■ ENTRIES PROVIDED ■
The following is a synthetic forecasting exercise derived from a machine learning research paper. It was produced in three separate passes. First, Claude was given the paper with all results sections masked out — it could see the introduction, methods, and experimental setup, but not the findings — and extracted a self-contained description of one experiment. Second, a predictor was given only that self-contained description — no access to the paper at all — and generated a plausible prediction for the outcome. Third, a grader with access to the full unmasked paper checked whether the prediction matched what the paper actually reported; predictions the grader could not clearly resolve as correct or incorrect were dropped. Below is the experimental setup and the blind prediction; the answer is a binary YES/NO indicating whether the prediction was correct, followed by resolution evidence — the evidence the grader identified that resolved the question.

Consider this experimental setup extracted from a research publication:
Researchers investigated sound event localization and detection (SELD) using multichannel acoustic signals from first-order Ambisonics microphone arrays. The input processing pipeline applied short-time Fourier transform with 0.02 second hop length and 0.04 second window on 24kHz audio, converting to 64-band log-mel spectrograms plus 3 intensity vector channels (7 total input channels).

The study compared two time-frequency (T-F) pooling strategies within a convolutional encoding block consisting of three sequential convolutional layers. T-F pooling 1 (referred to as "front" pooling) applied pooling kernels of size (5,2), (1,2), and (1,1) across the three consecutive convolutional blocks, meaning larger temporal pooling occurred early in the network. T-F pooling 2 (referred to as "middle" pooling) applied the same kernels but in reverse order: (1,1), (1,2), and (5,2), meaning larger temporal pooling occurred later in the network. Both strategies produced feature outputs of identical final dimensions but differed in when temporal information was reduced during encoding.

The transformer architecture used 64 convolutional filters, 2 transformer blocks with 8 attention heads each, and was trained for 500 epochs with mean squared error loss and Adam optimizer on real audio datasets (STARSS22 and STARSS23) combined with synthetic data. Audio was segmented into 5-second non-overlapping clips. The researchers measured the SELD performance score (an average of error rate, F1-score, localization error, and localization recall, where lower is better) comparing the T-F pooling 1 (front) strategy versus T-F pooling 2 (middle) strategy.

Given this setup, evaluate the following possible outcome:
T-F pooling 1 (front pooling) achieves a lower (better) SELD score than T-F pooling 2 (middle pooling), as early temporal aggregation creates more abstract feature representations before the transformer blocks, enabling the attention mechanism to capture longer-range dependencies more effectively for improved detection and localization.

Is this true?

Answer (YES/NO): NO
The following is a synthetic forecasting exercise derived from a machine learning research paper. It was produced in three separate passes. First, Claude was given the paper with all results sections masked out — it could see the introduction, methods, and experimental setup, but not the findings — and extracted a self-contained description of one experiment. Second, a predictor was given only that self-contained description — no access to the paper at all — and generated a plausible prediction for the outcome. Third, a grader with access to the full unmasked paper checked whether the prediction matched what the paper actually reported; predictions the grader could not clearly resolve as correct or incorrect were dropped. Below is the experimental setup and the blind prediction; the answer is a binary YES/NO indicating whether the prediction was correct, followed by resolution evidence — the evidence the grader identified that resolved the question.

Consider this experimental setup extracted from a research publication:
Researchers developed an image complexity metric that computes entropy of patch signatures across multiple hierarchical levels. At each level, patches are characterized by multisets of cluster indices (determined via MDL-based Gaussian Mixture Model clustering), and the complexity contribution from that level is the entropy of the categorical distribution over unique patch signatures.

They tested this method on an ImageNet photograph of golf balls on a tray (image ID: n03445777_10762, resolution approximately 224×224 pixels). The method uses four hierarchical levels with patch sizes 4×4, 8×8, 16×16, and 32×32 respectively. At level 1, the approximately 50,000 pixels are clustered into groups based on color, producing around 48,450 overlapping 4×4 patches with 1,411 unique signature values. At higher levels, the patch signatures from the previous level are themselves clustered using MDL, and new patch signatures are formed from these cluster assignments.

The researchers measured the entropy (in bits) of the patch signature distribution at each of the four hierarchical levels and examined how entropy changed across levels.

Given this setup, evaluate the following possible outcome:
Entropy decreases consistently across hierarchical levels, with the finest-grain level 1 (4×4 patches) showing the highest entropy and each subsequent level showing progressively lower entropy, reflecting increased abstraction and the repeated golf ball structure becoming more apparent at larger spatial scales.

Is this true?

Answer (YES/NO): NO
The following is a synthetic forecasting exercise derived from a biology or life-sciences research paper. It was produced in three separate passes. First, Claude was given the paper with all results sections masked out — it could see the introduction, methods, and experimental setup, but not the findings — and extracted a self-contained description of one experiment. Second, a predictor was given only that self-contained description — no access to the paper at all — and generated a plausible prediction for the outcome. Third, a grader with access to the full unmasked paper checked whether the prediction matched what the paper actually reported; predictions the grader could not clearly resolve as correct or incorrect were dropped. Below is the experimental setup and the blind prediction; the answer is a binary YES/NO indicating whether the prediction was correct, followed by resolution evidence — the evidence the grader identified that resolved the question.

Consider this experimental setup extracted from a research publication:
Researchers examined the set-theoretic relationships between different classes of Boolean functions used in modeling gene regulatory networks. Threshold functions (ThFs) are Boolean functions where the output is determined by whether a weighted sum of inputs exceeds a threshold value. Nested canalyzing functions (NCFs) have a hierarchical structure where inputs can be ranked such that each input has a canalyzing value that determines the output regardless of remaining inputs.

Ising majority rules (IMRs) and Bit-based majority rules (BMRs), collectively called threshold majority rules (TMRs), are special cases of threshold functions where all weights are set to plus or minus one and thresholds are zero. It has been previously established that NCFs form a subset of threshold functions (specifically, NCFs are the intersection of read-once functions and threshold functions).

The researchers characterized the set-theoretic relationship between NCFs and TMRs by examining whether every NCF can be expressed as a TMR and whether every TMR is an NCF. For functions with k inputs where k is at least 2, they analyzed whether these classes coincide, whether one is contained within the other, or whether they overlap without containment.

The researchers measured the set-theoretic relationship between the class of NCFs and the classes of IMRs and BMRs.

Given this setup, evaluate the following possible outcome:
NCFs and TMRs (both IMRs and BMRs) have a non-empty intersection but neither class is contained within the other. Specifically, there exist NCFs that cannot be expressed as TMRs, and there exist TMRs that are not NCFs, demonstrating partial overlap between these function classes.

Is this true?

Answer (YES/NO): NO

■ WHAT THE EXERCISE ASKS ■
All of the material should be set down exactly as it reads.

■ COMPLETED TASK ■
The following is a synthetic forecasting exercise derived from a machine learning research paper. It was produced in three separate passes. First, Claude was given the paper with all results sections masked out — it could see the introduction, methods, and experimental setup, but not the findings — and extracted a self-contained description of one experiment. Second, a predictor was given only that self-contained description — no access to the paper at all — and generated a plausible prediction for the outcome. Third, a grader with access to the full unmasked paper checked whether the prediction matched what the paper actually reported; predictions the grader could not clearly resolve as correct or incorrect were dropped. Below is the experimental setup and the blind prediction; the answer is a binary YES/NO indicating whether the prediction was correct, followed by resolution evidence — the evidence the grader identified that resolved the question.

Consider this experimental setup extracted from a research publication:
Researchers investigated sound event localization and detection (SELD) using multichannel acoustic signals from first-order Ambisonics microphone arrays. The input processing pipeline applied short-time Fourier transform with 0.02 second hop length and 0.04 second window on 24kHz audio, converting to 64-band log-mel spectrograms plus 3 intensity vector channels (7 total input channels).

The study compared two time-frequency (T-F) pooling strategies within a convolutional encoding block consisting of three sequential convolutional layers. T-F pooling 1 (referred to as "front" pooling) applied pooling kernels of size (5,2), (1,2), and (1,1) across the three consecutive convolutional blocks, meaning larger temporal pooling occurred early in the network. T-F pooling 2 (referred to as "middle" pooling) applied the same kernels but in reverse order: (1,1), (1,2), and (5,2), meaning larger temporal pooling occurred later in the network. Both strategies produced feature outputs of identical final dimensions but differed in when temporal information was reduced during encoding.

The transformer architecture used 64 convolutional filters, 2 transformer blocks with 8 attention heads each, and was trained for 500 epochs with mean squared error loss and Adam optimizer on real audio datasets (STARSS22 and STARSS23) combined with synthetic data. Audio was segmented into 5-second non-overlapping clips. The researchers measured the SELD performance score (an average of error rate, F1-score, localization error, and localization recall, where lower is better) comparing the T-F pooling 1 (front) strategy versus T-F pooling 2 (middle) strategy.

Given this setup, evaluate the following possible outcome:
T-F pooling 1 (front pooling) achieves a lower (better) SELD score than T-F pooling 2 (middle pooling), as early temporal aggregation creates more abstract feature representations before the transformer blocks, enabling the attention mechanism to capture longer-range dependencies more effectively for improved detection and localization.

Is this true?

Answer (YES/NO): NO
The following is a synthetic forecasting exercise derived from a machine learning research paper. It was produced in three separate passes. First, Claude was given the paper with all results sections masked out — it could see the introduction, methods, and experimental setup, but not the findings — and extracted a self-contained description of one experiment. Second, a predictor was given only that self-contained description — no access to the paper at all — and generated a plausible prediction for the outcome. Third, a grader with access to the full unmasked paper checked whether the prediction matched what the paper actually reported; predictions the grader could not clearly resolve as correct or incorrect were dropped. Below is the experimental setup and the blind prediction; the answer is a binary YES/NO indicating whether the prediction was correct, followed by resolution evidence — the evidence the grader identified that resolved the question.

Consider this experimental setup extracted from a research publication:
Researchers developed an image complexity metric that computes entropy of patch signatures across multiple hierarchical levels. At each level, patches are characterized by multisets of cluster indices (determined via MDL-based Gaussian Mixture Model clustering), and the complexity contribution from that level is the entropy of the categorical distribution over unique patch signatures.

They tested this method on an ImageNet photograph of golf balls on a tray (image ID: n03445777_10762, resolution approximately 224×224 pixels). The method uses four hierarchical levels with patch sizes 4×4, 8×8, 16×16, and 32×32 respectively. At level 1, the approximately 50,000 pixels are clustered into groups based on color, producing around 48,450 overlapping 4×4 patches with 1,411 unique signature values. At higher levels, the patch signatures from the previous level are themselves clustered using MDL, and new patch signatures are formed from these cluster assignments.

The researchers measured the entropy (in bits) of the patch signature distribution at each of the four hierarchical levels and examined how entropy changed across levels.

Given this setup, evaluate the following possible outcome:
Entropy decreases consistently across hierarchical levels, with the finest-grain level 1 (4×4 patches) showing the highest entropy and each subsequent level showing progressively lower entropy, reflecting increased abstraction and the repeated golf ball structure becoming more apparent at larger spatial scales.

Is this true?

Answer (YES/NO): NO
The following is a synthetic forecasting exercise derived from a biology or life-sciences research paper. It was produced in three separate passes. First, Claude was given the paper with all results sections masked out — it could see the introduction, methods, and experimental setup, but not the findings — and extracted a self-contained description of one experiment. Second, a predictor was given only that self-contained description — no access to the paper at all — and generated a plausible prediction for the outcome. Third, a grader with access to the full unmasked paper checked whether the prediction matched what the paper actually reported; predictions the grader could not clearly resolve as correct or incorrect were dropped. Below is the experimental setup and the blind prediction; the answer is a binary YES/NO indicating whether the prediction was correct, followed by resolution evidence — the evidence the grader identified that resolved the question.

Consider this experimental setup extracted from a research publication:
Researchers examined the set-theoretic relationships between different classes of Boolean functions used in modeling gene regulatory networks. Threshold functions (ThFs) are Boolean functions where the output is determined by whether a weighted sum of inputs exceeds a threshold value. Nested canalyzing functions (NCFs) have a hierarchical structure where inputs can be ranked such that each input has a canalyzing value that determines the output regardless of remaining inputs.

Ising majority rules (IMRs) and Bit-based majority rules (BMRs), collectively called threshold majority rules (TMRs), are special cases of threshold functions where all weights are set to plus or minus one and thresholds are zero. It has been previously established that NCFs form a subset of threshold functions (specifically, NCFs are the intersection of read-once functions and threshold functions).

The researchers characterized the set-theoretic relationship between NCFs and TMRs by examining whether every NCF can be expressed as a TMR and whether every TMR is an NCF. For functions with k inputs where k is at least 2, they analyzed whether these classes coincide, whether one is contained within the other, or whether they overlap without containment.

The researchers measured the set-theoretic relationship between the class of NCFs and the classes of IMRs and BMRs.

Given this setup, evaluate the following possible outcome:
NCFs and TMRs (both IMRs and BMRs) have a non-empty intersection but neither class is contained within the other. Specifically, there exist NCFs that cannot be expressed as TMRs, and there exist TMRs that are not NCFs, demonstrating partial overlap between these function classes.

Is this true?

Answer (YES/NO): NO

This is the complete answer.